WORK INSTRUCTIONS>
Extract every line of text in the entries below verbatim, omitting the pictures.

RECORDS PROVIDED>
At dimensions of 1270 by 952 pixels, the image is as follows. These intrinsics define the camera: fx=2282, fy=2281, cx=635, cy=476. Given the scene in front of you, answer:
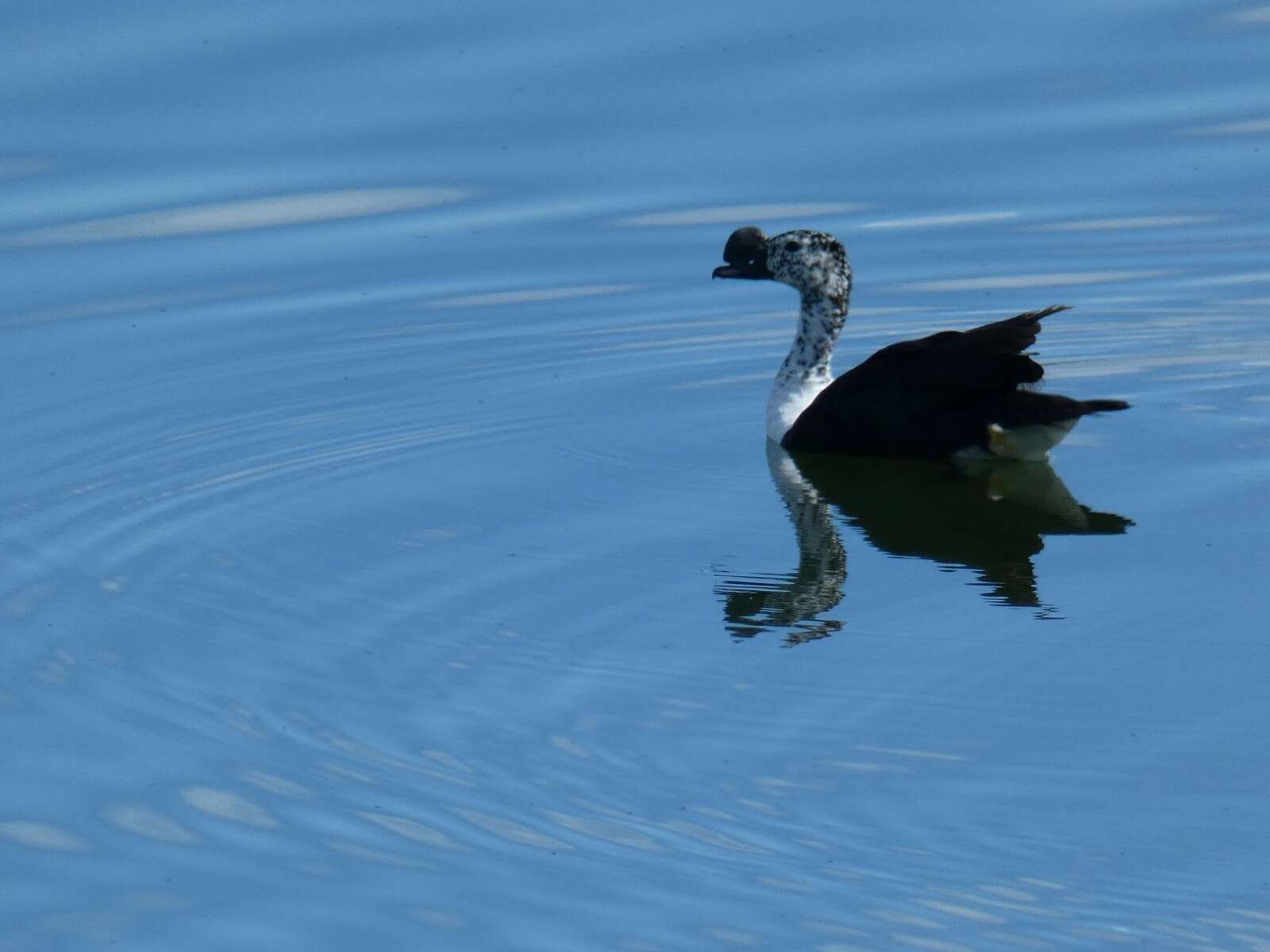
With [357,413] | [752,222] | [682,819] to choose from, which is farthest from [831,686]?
[752,222]

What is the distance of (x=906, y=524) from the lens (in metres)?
9.49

ANSWER TO THE TASK>
At dimensions of 1270 by 952 pixels, the image is as follows. These intrinsics define the camera: fx=2282, fy=2281, cx=635, cy=476. Given the scene in front of you, answer:
With [357,413] | [752,222] | [682,819] to choose from, which is farthest from [831,686]?
[752,222]

What is the distance of (x=906, y=524) from the lens (in metres)?
9.49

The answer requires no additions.